In a move that has taken the truck market by surprise, Volvo has announced that it has agreed to sell its Japanese subsidiary UD Trucks to rival Japanese truck maker Isuzu for about $US 2.3 billion, while also announcing plans to forge a strategic alliance with Isuzu.

The move has shocked the industry given Volvo has continued to talk up its investment in UD and initiated a major consolidation of the product range and manufacturing arrangements both in Japan and in South East Asia in recent times.

The deal, announced by the companies last night Tokyo time, is apparently part of a broader alliance that will see Volvo and Isuzu share advanced technology for electric and self-driving trucks and use their combined weight to cut development costs.

The sale will consolidate what is seen as a stagnant truck industry in Japan which is dominated by Toyota’s Hino Motors brand.

“We will lean on each other’s strengths, pool from each other when it comes to technology, and leverage our larger volumes,” Volvo Group President and CEO Martin Lundstedt told reporters in Tokyo.

The sale of UD is another sign that the global automotive industry and in particular the truck industry is undergoing significant realignment with a number of strategic alliances and technical cooperations being forged in recent times.

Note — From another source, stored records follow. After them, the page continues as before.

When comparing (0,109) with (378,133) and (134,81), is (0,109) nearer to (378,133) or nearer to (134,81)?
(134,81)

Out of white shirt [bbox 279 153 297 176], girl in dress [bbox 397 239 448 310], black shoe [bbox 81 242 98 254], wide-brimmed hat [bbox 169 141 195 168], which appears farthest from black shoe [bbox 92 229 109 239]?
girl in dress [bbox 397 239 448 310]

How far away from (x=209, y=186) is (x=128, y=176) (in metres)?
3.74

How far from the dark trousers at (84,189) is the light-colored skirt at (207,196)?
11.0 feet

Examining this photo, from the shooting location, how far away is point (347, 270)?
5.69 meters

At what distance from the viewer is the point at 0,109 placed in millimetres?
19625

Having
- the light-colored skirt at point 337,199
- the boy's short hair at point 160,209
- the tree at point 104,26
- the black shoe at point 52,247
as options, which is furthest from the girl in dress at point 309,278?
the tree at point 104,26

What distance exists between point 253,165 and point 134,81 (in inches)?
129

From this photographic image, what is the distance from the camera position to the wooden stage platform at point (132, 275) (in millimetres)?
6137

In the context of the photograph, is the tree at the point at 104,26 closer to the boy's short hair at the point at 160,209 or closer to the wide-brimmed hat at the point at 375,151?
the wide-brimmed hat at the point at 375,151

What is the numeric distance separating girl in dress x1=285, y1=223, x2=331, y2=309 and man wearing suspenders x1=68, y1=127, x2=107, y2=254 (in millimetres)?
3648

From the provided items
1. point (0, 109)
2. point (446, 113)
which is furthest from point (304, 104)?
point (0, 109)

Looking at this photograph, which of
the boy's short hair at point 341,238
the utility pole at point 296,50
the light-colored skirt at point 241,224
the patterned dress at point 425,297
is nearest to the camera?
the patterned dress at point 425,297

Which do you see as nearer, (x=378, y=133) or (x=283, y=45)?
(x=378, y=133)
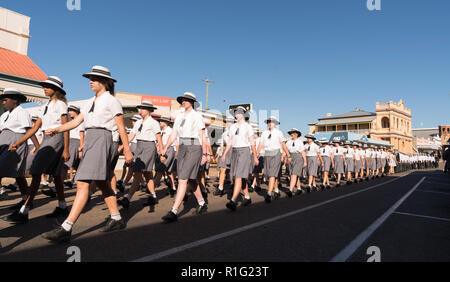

Volvo completed the acquisition of UD, or Nissan Diesel as it was known as, on 1st April 2007 having paid about $US785 million for the remaining 77 per cent of the share register it had to acquire to give it a 96 per cent holding in the company.

Volvo at the time spruiked the purchase as a vital strategic move into Asia with then CEO Leif Johansson promoting the concept that Asia and China were important markets for Volvo to have a footprint in.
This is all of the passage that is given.